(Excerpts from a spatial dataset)

#####

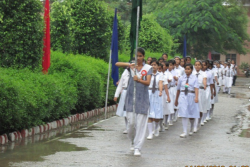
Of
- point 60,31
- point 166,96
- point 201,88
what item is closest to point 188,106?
point 166,96

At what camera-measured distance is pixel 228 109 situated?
2059 centimetres

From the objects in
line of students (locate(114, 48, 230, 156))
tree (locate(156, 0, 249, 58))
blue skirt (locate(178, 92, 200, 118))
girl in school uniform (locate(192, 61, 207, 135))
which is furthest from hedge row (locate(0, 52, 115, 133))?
tree (locate(156, 0, 249, 58))

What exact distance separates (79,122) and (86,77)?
5.66 feet

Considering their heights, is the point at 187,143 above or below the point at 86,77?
below

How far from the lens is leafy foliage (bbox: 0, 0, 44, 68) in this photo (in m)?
14.2

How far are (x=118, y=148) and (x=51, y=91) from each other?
10.9 ft

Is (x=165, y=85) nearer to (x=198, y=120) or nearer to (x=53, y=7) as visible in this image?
(x=198, y=120)

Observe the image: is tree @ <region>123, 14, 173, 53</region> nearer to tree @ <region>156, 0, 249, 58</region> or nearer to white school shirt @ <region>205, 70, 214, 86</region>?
Result: tree @ <region>156, 0, 249, 58</region>

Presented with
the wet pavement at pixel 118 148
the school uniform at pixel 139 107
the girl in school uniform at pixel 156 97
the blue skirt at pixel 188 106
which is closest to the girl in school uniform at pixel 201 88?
the wet pavement at pixel 118 148

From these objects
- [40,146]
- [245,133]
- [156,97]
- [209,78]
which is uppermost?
[209,78]

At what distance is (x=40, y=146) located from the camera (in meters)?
10.7

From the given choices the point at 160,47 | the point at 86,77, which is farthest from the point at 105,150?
the point at 160,47

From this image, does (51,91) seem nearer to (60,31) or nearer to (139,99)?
(139,99)

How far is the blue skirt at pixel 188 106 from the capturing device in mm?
13078
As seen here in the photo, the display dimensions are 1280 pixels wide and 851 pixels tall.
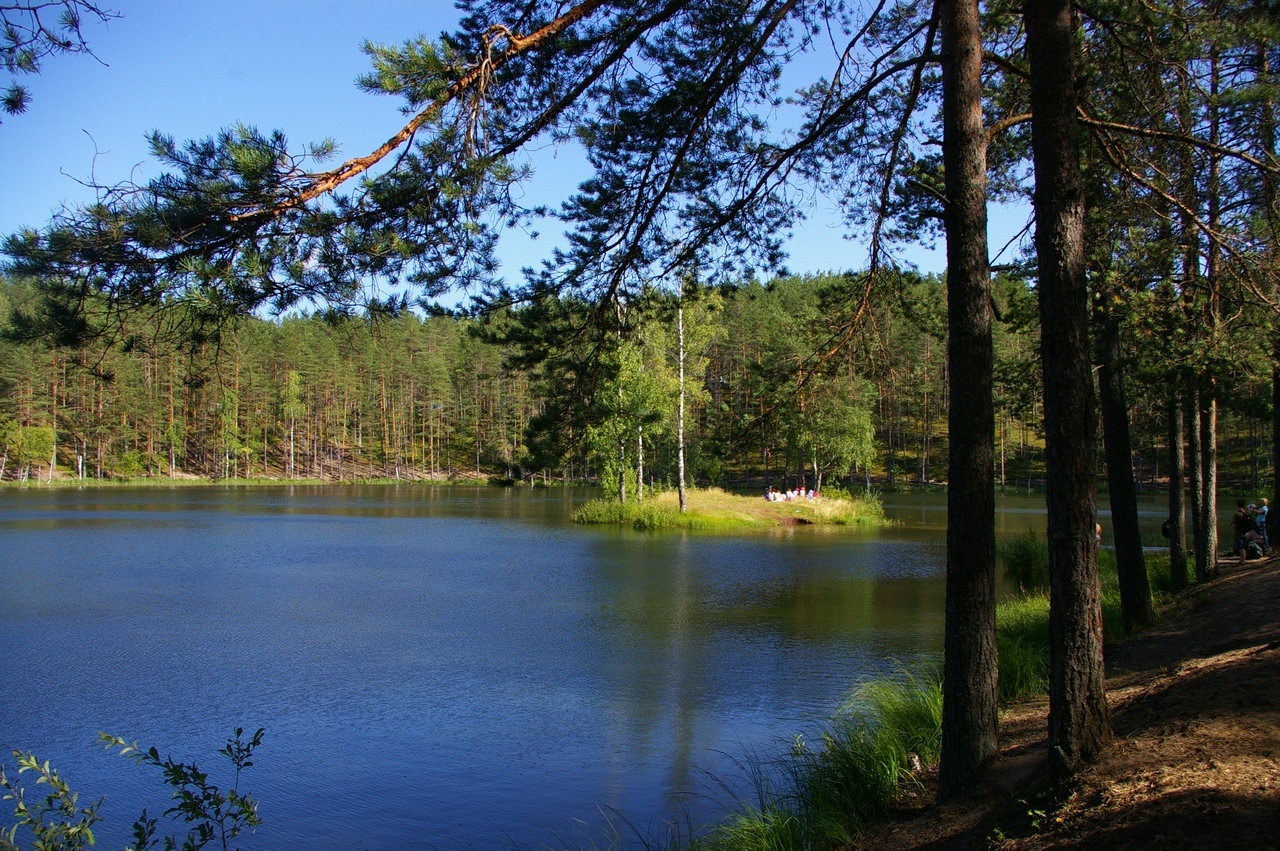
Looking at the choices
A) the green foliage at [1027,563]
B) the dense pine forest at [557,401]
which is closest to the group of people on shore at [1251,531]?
the dense pine forest at [557,401]

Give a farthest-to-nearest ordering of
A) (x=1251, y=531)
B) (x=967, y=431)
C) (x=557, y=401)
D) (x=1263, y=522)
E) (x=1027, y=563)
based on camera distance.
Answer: (x=1027, y=563) → (x=1263, y=522) → (x=1251, y=531) → (x=557, y=401) → (x=967, y=431)

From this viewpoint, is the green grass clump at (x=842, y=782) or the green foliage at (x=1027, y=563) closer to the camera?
the green grass clump at (x=842, y=782)

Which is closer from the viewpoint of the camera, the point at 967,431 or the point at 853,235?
the point at 967,431

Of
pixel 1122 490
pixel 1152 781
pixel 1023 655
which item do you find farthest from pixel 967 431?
pixel 1122 490

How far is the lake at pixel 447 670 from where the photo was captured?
7156mm

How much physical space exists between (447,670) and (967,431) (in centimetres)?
812

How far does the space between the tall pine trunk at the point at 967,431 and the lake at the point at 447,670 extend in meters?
2.41

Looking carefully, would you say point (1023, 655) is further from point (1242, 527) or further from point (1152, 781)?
point (1242, 527)

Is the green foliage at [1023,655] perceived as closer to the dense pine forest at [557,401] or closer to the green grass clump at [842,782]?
the green grass clump at [842,782]

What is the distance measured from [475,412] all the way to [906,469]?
1551 inches

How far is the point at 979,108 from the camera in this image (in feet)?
17.2

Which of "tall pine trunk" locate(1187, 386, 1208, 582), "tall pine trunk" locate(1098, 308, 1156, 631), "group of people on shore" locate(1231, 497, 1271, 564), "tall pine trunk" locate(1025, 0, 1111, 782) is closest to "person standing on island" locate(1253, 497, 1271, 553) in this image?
"group of people on shore" locate(1231, 497, 1271, 564)

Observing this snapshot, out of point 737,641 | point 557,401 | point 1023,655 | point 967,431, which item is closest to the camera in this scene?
point 967,431

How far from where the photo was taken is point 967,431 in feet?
17.1
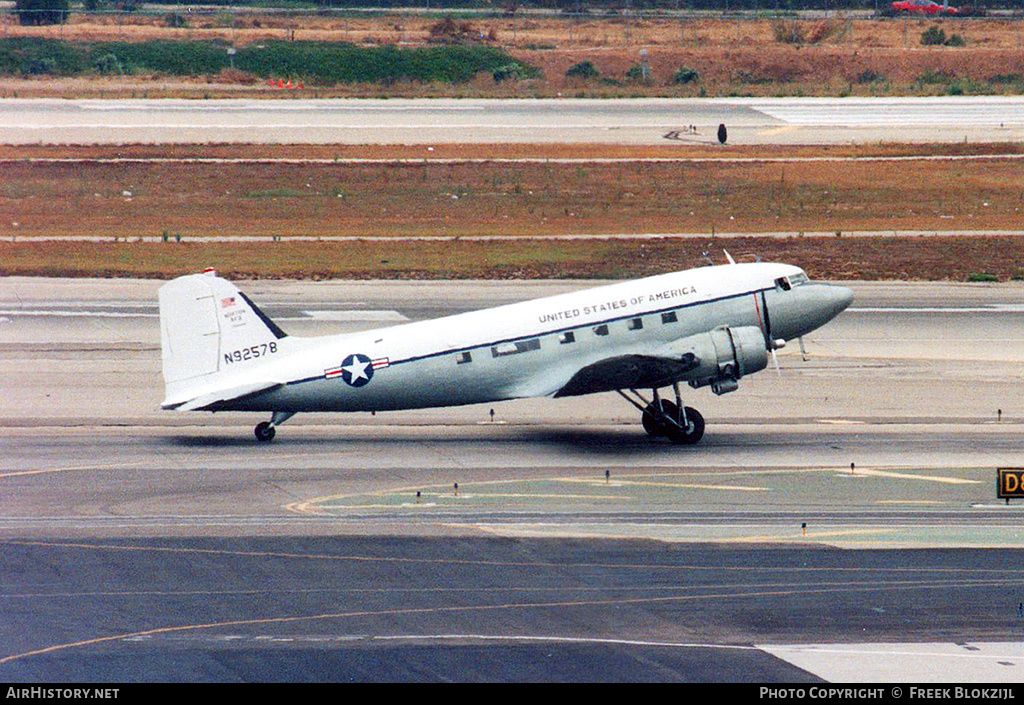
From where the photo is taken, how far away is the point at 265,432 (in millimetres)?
35625

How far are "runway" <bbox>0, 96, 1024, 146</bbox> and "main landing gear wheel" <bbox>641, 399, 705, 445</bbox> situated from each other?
53.0 meters

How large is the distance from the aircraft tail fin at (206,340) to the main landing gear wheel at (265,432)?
207 centimetres

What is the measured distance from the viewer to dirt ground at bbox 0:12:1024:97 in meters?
112

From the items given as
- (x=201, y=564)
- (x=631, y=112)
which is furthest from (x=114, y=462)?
(x=631, y=112)

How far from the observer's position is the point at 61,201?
72438 mm

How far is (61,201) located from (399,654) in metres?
56.3

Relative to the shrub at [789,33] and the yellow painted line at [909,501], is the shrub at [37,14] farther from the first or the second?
the yellow painted line at [909,501]

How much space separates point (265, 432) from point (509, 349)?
6.35 metres

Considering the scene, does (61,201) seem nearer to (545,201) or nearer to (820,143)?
(545,201)

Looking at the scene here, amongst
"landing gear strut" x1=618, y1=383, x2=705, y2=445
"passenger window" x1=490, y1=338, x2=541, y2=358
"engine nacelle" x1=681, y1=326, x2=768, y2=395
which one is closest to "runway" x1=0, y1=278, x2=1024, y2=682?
"landing gear strut" x1=618, y1=383, x2=705, y2=445

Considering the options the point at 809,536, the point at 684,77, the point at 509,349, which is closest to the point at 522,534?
the point at 809,536

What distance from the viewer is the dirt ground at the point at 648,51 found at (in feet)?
367

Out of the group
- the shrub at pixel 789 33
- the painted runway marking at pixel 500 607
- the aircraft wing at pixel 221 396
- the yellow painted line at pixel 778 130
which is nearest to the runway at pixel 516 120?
the yellow painted line at pixel 778 130

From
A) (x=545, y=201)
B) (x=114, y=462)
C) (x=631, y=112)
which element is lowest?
(x=114, y=462)
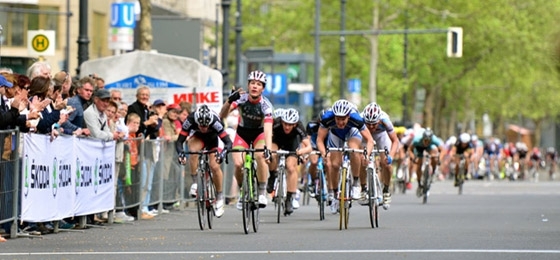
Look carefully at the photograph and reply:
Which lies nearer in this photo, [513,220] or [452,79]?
[513,220]

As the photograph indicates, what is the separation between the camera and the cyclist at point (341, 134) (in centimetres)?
2269

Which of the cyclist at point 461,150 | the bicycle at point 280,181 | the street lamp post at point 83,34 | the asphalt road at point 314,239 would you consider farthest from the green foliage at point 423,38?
the asphalt road at point 314,239

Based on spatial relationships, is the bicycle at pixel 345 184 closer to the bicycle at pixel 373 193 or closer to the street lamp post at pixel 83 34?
the bicycle at pixel 373 193

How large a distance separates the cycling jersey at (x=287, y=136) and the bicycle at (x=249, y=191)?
14.0 feet

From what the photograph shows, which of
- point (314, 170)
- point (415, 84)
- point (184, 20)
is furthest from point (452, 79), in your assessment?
point (314, 170)

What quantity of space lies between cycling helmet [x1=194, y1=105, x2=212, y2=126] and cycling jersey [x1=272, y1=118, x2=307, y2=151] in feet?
13.7

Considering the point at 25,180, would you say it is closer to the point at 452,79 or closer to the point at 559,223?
the point at 559,223

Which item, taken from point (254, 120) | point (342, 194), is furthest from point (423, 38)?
point (342, 194)

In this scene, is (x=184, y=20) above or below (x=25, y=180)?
above

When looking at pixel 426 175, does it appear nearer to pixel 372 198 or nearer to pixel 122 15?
pixel 122 15

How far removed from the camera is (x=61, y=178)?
2105cm

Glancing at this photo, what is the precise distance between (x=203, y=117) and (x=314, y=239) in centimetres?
265

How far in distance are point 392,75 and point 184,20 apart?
4368 cm

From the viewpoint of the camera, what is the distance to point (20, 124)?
19344 mm
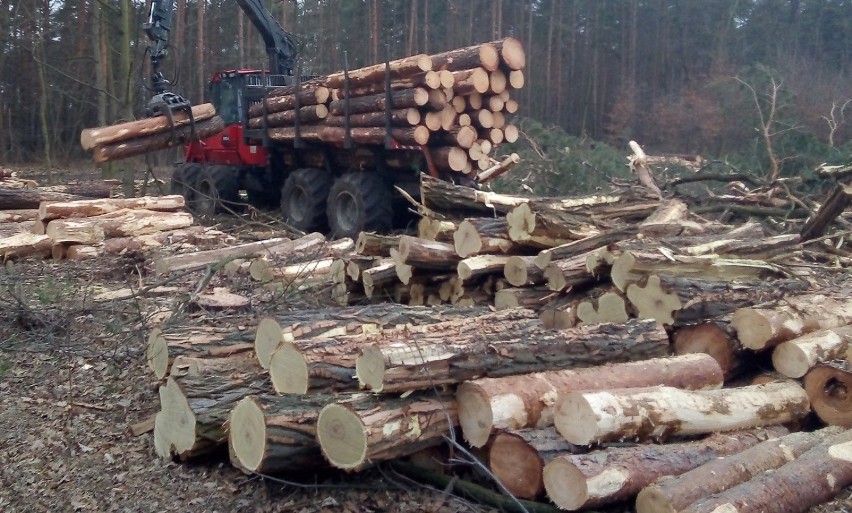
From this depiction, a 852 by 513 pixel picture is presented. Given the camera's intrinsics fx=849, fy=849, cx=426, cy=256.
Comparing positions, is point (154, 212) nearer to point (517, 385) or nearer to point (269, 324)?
point (269, 324)

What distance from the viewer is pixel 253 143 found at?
13.9 metres

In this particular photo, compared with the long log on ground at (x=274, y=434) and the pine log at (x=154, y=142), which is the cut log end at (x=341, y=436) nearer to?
the long log on ground at (x=274, y=434)

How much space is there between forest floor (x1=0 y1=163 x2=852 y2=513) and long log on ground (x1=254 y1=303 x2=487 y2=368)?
27.6 inches

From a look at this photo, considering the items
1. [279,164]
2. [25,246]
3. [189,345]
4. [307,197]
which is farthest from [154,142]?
[279,164]

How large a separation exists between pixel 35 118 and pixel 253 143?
20257mm

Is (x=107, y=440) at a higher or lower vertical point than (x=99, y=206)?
lower

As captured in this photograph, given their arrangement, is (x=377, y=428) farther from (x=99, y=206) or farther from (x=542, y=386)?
(x=99, y=206)

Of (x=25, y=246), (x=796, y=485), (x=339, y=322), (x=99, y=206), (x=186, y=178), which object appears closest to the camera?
(x=796, y=485)

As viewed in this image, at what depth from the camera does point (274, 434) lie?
12.7 ft

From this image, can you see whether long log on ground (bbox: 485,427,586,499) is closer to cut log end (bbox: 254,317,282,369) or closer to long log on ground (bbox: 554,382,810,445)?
long log on ground (bbox: 554,382,810,445)

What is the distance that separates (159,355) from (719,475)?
307 centimetres

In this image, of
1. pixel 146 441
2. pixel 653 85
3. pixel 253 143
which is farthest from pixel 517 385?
pixel 653 85

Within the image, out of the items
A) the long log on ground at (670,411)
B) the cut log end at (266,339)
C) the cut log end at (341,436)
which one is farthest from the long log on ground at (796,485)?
the cut log end at (266,339)

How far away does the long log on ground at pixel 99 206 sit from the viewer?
10.4 m
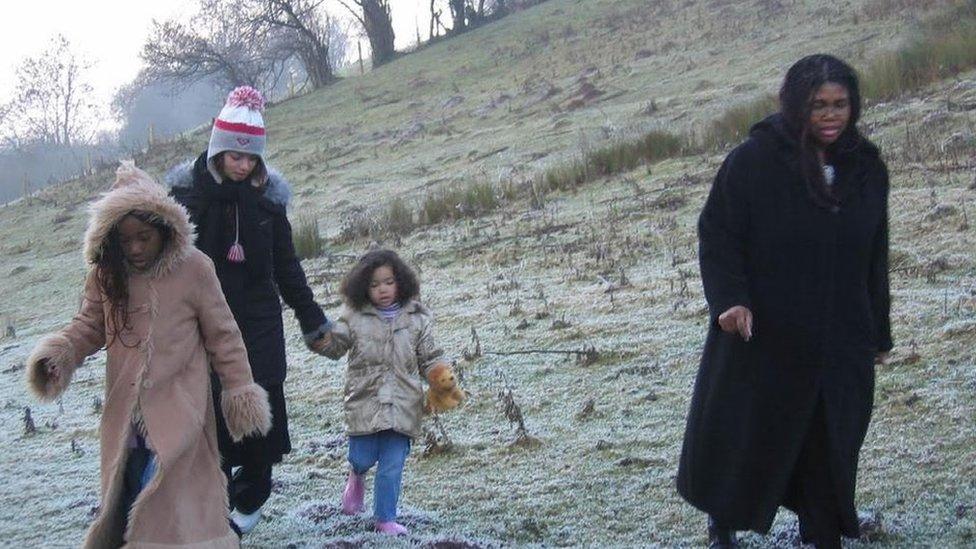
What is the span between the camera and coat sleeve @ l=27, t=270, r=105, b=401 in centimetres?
404

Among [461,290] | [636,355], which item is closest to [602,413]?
[636,355]

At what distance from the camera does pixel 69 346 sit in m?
4.11

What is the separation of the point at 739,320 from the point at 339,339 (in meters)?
1.66

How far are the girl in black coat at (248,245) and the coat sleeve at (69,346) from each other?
57cm

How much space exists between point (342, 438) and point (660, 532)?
2388 millimetres

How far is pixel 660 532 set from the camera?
15.5ft

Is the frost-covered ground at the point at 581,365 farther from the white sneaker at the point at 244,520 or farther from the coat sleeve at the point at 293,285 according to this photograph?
the coat sleeve at the point at 293,285

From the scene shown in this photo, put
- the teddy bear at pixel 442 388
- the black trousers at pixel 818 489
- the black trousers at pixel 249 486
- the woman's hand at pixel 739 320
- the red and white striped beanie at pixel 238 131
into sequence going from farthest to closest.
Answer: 1. the black trousers at pixel 249 486
2. the teddy bear at pixel 442 388
3. the red and white striped beanie at pixel 238 131
4. the black trousers at pixel 818 489
5. the woman's hand at pixel 739 320

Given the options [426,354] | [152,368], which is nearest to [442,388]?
[426,354]

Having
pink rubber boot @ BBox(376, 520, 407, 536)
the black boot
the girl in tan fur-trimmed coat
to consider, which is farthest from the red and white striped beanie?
the black boot

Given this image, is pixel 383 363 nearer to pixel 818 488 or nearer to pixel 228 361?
pixel 228 361

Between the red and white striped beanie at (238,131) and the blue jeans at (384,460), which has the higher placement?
the red and white striped beanie at (238,131)

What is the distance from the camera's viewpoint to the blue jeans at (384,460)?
16.0ft

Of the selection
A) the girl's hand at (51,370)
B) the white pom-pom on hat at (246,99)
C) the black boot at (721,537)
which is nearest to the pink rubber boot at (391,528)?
the black boot at (721,537)
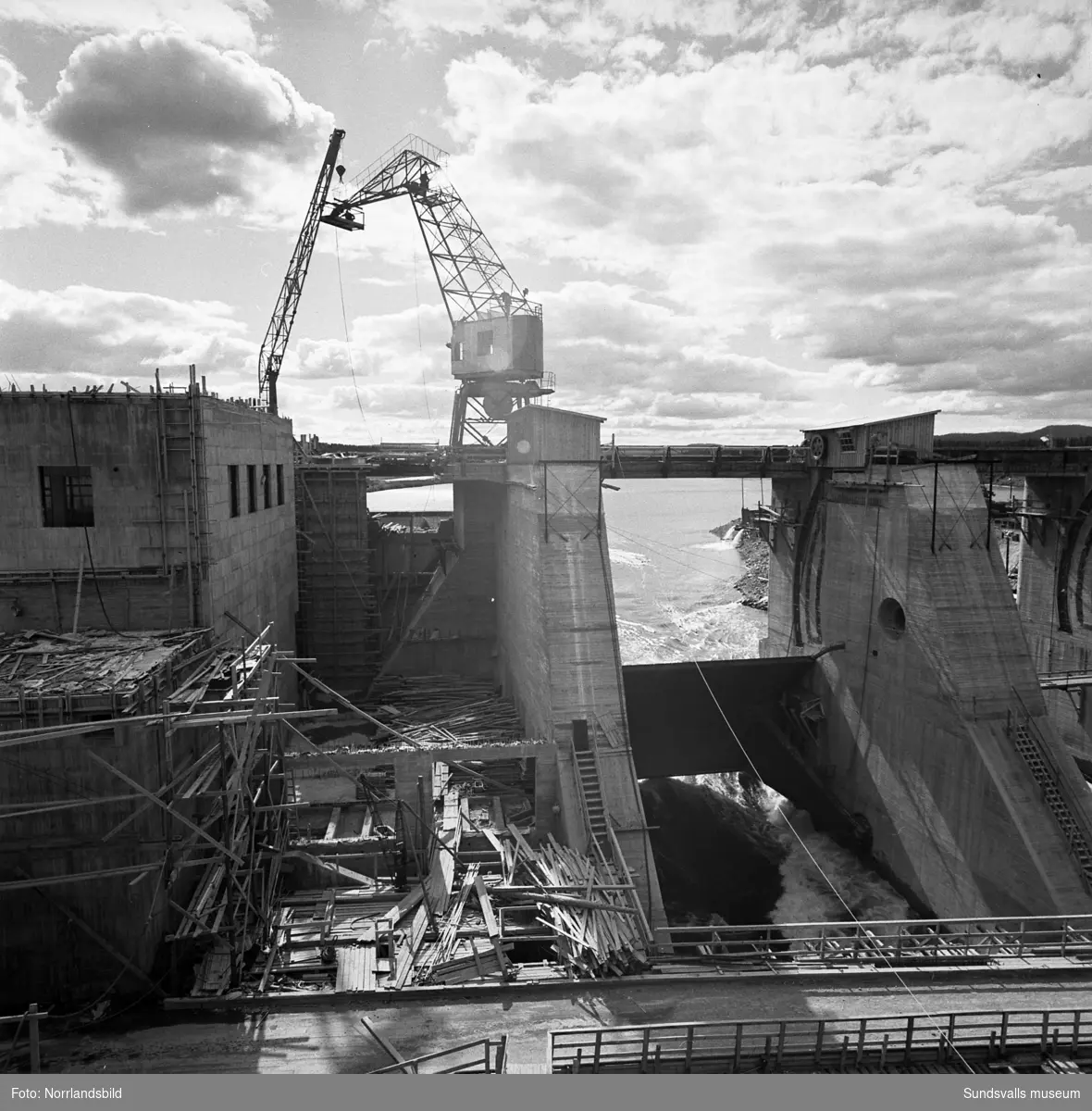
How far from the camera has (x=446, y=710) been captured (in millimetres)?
31109

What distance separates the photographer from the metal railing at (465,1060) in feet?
40.0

#####

Job:
No pictures belong in the copy: reproduce exactly the lines above from the one that contains "Given this image, is" through the last line of the entries.

Expected answer:
Given this image, is pixel 383 363 nearer to pixel 818 488 or nearer to pixel 228 361?
pixel 228 361

Between the red and white striped beanie at (238,131) and the blue jeans at (384,460), which has the higher placement?
the red and white striped beanie at (238,131)

What is the distance from the camera's viewpoint to the blue jeans at (384,460)?
16.0ft

Of the selection
A) the girl's hand at (51,370)
B) the white pom-pom on hat at (246,99)
C) the black boot at (721,537)
which is nearest to the pink rubber boot at (391,528)?
the black boot at (721,537)
How far from the camera has (x=446, y=710) been captured (in millimetres)?
31109

What distance separates the photographer from the metal railing at (465,1060) in feet?
40.0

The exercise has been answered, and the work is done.